## Ketentuan 1
Tulis ulang entri mulai dari baris yang memuat "From what we" hingga akhir entri, dengan mengganti "weathered" menjadi "cracked" tanpa mengubah bagian lainnya.

## Sumber
· · · ·

Pada Maret lalu, Presiden Jokowi memerintahkan Menteri Koordinator Politik, Hukum dan Keamanan (Menko Polhukam) agar menyelesaikan berbagai kasus pelanggaran Hak Asasi Manusia (HAM) di Papua.
Pertengahan Mei lalu, terbentuklah Tim Terpadu Penanganan Dugaan Pelanggaran HAM di Provinsi Papua dan Papua Barat. Namun ternyata tim ini ditolak oleh sebagian warga Papua sendiri.
Lebih dari 300 mahasiswa Papua menggelar demonstrasi di Yogyakarta, Kamis siang (16/6). Mereka menuntut hak bagi bangsa Papua untuk menentukan nasib sendiri. Salah satu isu yang mereka kemukakan adalah penolakan atas pembentukan Tim Terpadu Penanganan Dugaan Pelanggaran HAM di Provinsi Papua dan Papua Barat, oleh Menko Polhukam, Luhut Binsar Panjaitan.
Demonstrasi ini memang dilakukan bersamaan dengan kunjungan Luhut ke Papua, hari Kamis (16/6). Luhut datang untuk mendorong penyelesaian berbagai kasus pelanggaran HAM berat yang terjadi di Papua dan Papua Barat.
Menurut Roy Karoba, penanggung jawab aksi demonstrasi di Yogyakarta, Luhut dan tim bentukannya tidak akan mampu menyelesaikan kasus pelanggaran HAM itu. Meskipun ada delapan nama aktivis dan tokoh masyarakat asli Papua tergabung dalam tim terpadu, ruang gerak mereka tetap akan terbatas. Roy bahkan menuntut pembentukan tim dalam skala lebih luas, yang melibatkan organisasi internasional.

· · · ·

## Ketentuan 2
Salin persis bagian berita tentang Papua di atas, dari "Pada Maret lalu, Presiden" sampai "warga Papua sendiri.".

· · · ·

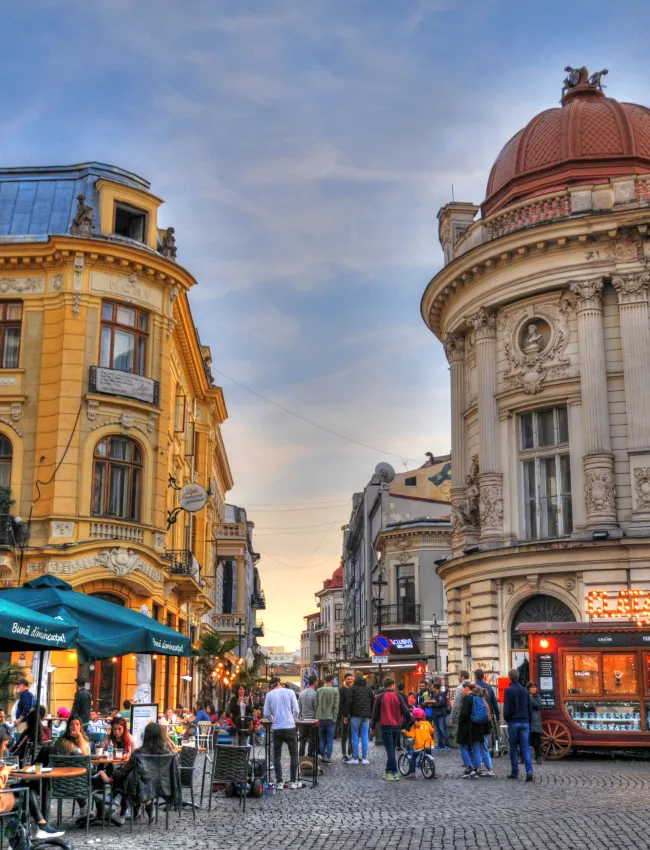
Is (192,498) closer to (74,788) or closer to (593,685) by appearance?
(593,685)

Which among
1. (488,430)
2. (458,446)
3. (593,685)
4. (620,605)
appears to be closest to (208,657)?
(458,446)

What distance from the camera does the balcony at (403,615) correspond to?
186 feet

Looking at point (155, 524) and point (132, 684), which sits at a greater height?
point (155, 524)

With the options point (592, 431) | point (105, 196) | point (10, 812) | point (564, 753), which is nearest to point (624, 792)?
point (564, 753)

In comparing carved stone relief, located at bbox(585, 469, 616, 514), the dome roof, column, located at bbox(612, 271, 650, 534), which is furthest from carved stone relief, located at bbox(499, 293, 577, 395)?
the dome roof

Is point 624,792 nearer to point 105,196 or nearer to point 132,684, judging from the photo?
point 132,684

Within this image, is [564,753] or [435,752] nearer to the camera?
[564,753]

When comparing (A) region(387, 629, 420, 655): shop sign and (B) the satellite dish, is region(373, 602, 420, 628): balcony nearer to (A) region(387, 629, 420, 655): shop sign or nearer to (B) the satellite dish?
(A) region(387, 629, 420, 655): shop sign

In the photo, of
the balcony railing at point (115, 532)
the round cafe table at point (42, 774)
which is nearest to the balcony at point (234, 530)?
the balcony railing at point (115, 532)

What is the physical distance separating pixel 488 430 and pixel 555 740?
11.4 metres

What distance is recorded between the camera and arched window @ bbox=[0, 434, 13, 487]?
2986 cm

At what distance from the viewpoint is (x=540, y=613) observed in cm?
3033

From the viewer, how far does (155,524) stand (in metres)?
31.1

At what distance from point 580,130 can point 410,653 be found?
1203 inches
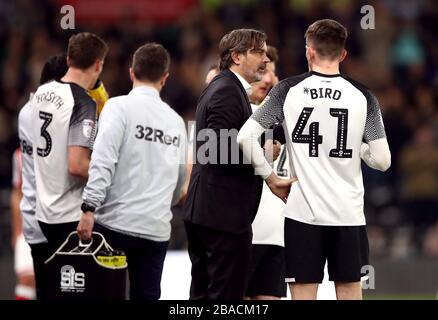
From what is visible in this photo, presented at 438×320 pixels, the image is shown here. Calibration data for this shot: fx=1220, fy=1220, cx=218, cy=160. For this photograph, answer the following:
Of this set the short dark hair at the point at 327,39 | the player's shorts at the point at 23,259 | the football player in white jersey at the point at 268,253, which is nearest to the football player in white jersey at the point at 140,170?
the football player in white jersey at the point at 268,253

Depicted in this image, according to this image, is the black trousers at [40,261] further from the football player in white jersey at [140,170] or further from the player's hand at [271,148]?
the player's hand at [271,148]

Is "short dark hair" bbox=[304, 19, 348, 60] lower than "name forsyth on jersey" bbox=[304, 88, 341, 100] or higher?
higher

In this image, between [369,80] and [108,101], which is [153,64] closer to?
[108,101]

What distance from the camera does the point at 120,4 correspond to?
58.3 ft

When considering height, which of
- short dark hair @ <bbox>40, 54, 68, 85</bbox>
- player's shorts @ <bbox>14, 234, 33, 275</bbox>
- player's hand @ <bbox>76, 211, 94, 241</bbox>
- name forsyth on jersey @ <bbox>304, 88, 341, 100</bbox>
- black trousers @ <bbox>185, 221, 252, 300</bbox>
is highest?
short dark hair @ <bbox>40, 54, 68, 85</bbox>

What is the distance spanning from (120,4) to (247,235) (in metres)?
10.6

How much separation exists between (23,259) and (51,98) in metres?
3.05

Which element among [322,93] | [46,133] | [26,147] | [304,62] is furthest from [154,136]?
[304,62]

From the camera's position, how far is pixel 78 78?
8.52m

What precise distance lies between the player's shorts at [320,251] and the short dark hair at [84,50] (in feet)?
6.37

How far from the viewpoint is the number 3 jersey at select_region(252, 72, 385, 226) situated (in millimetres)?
7469

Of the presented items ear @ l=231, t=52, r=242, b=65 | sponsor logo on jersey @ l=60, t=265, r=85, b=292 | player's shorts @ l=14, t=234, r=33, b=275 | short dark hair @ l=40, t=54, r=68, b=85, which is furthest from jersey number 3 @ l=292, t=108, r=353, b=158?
player's shorts @ l=14, t=234, r=33, b=275

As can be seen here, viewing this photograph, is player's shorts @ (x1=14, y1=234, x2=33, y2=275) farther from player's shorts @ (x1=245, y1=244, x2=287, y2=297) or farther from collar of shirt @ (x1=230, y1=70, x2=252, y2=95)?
collar of shirt @ (x1=230, y1=70, x2=252, y2=95)

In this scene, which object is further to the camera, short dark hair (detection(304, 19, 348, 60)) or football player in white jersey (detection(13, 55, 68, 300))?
football player in white jersey (detection(13, 55, 68, 300))
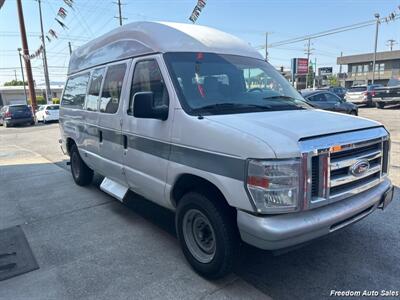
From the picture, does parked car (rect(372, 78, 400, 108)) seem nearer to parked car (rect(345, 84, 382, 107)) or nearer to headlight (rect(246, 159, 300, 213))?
parked car (rect(345, 84, 382, 107))

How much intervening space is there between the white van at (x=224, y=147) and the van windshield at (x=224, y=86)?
0.05 ft

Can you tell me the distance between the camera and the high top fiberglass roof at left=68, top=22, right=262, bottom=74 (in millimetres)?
3738

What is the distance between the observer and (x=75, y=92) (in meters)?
6.30

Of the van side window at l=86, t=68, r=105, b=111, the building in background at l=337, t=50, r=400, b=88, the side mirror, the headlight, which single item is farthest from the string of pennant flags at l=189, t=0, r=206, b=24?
the building in background at l=337, t=50, r=400, b=88

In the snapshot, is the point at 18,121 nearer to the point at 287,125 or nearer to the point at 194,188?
the point at 194,188

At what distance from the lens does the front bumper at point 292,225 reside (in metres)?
2.55

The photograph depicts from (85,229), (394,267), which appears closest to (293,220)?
(394,267)

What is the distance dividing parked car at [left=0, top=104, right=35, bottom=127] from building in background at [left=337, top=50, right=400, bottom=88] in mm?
55692

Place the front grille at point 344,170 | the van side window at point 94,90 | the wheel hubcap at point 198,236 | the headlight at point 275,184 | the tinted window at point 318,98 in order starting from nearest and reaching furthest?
the headlight at point 275,184, the front grille at point 344,170, the wheel hubcap at point 198,236, the van side window at point 94,90, the tinted window at point 318,98

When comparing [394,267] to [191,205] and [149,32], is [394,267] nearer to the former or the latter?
[191,205]

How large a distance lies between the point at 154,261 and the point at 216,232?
1038 millimetres

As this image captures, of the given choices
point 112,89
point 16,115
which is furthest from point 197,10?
point 16,115

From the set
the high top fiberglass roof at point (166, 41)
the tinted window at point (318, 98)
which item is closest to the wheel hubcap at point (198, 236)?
the high top fiberglass roof at point (166, 41)

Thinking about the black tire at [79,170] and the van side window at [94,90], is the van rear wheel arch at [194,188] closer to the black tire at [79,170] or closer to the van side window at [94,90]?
the van side window at [94,90]
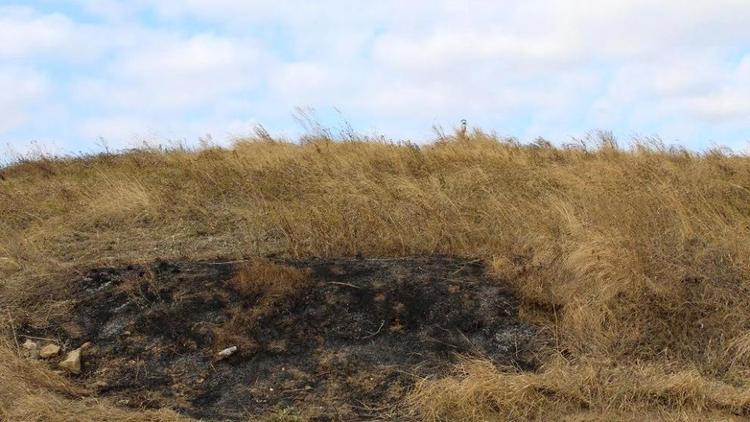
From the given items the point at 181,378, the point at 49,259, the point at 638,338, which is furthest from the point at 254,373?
the point at 49,259

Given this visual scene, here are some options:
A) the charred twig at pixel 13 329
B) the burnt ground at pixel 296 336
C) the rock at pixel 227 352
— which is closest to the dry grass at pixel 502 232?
the charred twig at pixel 13 329

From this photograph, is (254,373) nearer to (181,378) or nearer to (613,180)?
(181,378)

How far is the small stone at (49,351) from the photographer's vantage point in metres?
4.93

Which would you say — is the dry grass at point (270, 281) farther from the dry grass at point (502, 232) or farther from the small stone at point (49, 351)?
the small stone at point (49, 351)

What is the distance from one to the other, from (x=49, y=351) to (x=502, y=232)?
397 cm

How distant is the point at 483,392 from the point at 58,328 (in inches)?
129

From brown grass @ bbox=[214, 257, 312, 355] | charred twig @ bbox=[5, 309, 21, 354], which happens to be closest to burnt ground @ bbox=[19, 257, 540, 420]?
brown grass @ bbox=[214, 257, 312, 355]

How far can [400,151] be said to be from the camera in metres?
9.83

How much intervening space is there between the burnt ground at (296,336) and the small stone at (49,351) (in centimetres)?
7

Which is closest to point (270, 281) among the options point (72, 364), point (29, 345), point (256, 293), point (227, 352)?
point (256, 293)

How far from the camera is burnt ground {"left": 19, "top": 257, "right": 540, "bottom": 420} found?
441cm

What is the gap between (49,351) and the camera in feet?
16.2

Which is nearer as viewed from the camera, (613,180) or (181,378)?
(181,378)

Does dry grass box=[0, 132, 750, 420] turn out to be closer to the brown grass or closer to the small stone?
the small stone
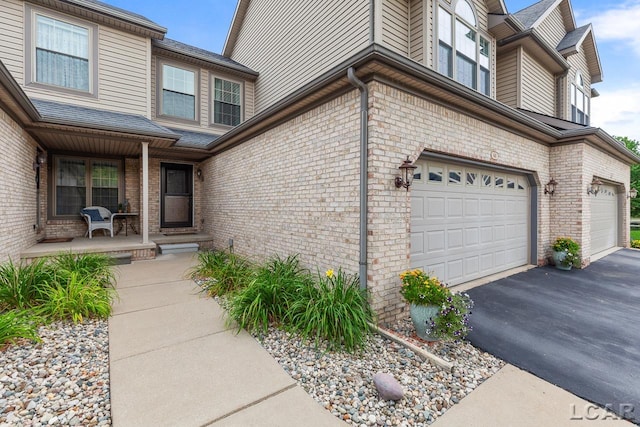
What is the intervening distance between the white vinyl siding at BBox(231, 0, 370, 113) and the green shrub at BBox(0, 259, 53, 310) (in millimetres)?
6308

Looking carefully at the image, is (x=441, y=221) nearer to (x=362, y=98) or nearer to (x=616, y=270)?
(x=362, y=98)

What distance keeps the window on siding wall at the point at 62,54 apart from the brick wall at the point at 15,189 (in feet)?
6.68

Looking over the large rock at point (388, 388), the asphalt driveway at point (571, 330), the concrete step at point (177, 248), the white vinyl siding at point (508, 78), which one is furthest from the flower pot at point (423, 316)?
the white vinyl siding at point (508, 78)

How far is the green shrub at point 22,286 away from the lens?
350 centimetres

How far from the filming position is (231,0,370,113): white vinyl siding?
578 cm

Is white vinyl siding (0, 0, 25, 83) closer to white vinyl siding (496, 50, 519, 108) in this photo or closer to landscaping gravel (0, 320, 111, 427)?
landscaping gravel (0, 320, 111, 427)

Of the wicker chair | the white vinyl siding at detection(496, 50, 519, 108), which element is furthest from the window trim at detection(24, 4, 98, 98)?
the white vinyl siding at detection(496, 50, 519, 108)

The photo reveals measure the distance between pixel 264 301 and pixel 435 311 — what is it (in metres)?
2.05

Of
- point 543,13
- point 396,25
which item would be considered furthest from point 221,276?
point 543,13

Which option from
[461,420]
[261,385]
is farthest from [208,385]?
[461,420]

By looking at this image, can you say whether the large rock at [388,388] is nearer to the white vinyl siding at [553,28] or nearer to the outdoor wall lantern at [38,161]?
the outdoor wall lantern at [38,161]

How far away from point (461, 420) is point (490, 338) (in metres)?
1.61

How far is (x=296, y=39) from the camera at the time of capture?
7348 mm

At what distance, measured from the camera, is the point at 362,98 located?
356 cm
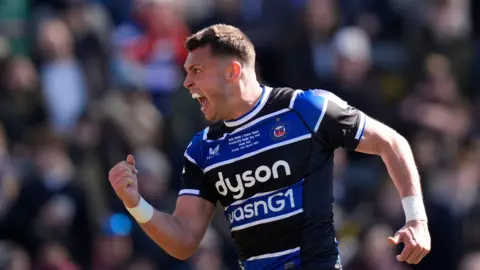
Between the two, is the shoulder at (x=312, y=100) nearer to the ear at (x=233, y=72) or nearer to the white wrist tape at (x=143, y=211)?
the ear at (x=233, y=72)

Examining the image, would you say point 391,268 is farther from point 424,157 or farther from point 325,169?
point 325,169

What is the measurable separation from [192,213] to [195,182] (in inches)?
7.2

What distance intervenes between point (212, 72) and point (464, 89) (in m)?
7.59

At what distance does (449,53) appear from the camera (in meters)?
13.6

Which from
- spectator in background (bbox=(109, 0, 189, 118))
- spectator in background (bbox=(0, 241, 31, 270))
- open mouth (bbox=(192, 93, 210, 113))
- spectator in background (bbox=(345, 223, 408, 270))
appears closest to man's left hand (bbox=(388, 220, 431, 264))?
open mouth (bbox=(192, 93, 210, 113))

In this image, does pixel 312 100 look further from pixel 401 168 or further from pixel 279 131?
pixel 401 168

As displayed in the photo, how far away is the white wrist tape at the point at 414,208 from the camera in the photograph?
6562 millimetres

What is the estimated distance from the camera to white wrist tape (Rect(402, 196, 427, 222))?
6562 mm

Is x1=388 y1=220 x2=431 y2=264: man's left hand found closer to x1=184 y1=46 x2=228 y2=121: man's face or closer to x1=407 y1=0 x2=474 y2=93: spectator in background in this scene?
x1=184 y1=46 x2=228 y2=121: man's face

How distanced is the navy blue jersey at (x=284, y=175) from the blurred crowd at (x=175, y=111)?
438cm

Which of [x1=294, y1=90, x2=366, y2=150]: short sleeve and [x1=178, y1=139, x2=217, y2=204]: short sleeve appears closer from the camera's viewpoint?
[x1=294, y1=90, x2=366, y2=150]: short sleeve

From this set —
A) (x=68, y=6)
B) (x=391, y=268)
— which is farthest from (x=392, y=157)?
(x=68, y=6)

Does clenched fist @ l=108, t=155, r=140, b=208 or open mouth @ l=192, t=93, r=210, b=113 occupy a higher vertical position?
open mouth @ l=192, t=93, r=210, b=113

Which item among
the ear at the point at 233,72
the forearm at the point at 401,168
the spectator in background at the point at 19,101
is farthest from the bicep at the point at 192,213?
the spectator in background at the point at 19,101
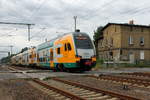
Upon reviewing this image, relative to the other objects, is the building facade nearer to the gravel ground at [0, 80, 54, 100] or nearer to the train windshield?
the train windshield

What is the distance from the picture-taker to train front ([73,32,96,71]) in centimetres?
1711

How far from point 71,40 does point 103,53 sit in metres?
30.0

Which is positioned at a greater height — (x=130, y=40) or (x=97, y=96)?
(x=130, y=40)

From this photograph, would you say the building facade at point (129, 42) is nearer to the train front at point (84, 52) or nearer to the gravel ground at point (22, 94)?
the train front at point (84, 52)

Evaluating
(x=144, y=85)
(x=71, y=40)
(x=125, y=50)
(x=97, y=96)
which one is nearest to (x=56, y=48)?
(x=71, y=40)

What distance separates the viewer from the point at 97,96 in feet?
24.5

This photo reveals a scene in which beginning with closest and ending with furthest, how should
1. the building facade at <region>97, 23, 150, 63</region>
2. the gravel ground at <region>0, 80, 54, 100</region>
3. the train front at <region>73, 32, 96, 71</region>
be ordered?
the gravel ground at <region>0, 80, 54, 100</region> → the train front at <region>73, 32, 96, 71</region> → the building facade at <region>97, 23, 150, 63</region>

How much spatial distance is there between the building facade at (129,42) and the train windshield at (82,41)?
2133 cm

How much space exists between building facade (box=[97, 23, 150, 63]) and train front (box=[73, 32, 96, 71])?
21.5 m

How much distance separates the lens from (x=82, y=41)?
17938mm

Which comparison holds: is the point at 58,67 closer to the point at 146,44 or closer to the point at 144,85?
the point at 144,85

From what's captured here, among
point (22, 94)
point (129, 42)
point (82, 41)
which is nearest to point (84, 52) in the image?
point (82, 41)

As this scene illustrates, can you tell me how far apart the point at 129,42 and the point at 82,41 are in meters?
24.8

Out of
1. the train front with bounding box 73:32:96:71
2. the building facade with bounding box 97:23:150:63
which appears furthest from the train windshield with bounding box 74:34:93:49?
the building facade with bounding box 97:23:150:63
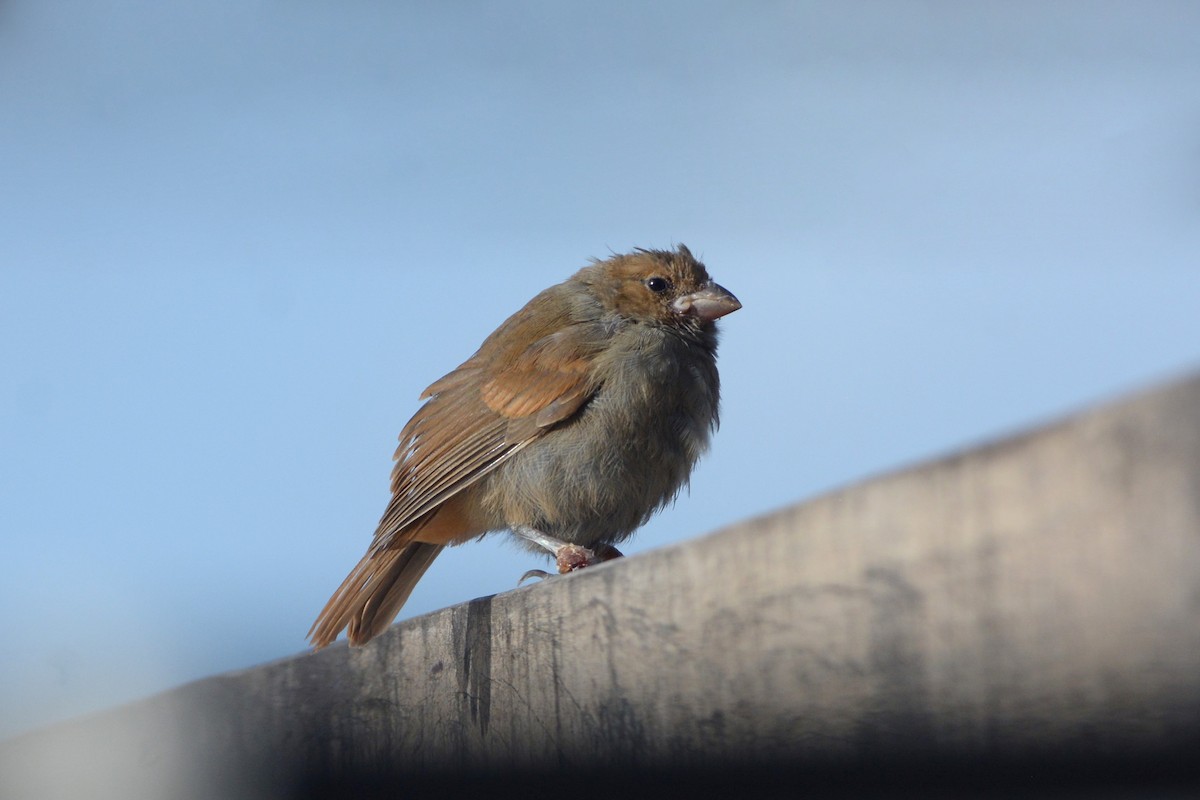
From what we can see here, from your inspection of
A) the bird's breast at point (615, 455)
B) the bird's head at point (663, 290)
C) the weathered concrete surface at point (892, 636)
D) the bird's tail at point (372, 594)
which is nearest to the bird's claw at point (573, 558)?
the bird's breast at point (615, 455)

· · · ·

## Hasil Benar 1
From what we can see here, from your inspection of
A) the bird's breast at point (615, 455)
B) the bird's head at point (663, 290)
C) the cracked concrete surface at point (892, 636)
D) the bird's tail at point (372, 594)
which is nearest to the bird's claw at point (573, 558)?
the bird's breast at point (615, 455)

## Hasil Benar 2
Pada Maret lalu, Presiden Jokowi memerintahkan Menteri Koordinator Politik, Hukum dan Keamanan (Menko Polhukam) agar menyelesaikan berbagai kasus pelanggaran Hak Asasi Manusia (HAM) di Papua.
Pertengahan Mei lalu, terbentuklah Tim Terpadu Penanganan Dugaan Pelanggaran HAM di Provinsi Papua dan Papua Barat. Namun ternyata tim ini ditolak oleh sebagian warga Papua sendiri.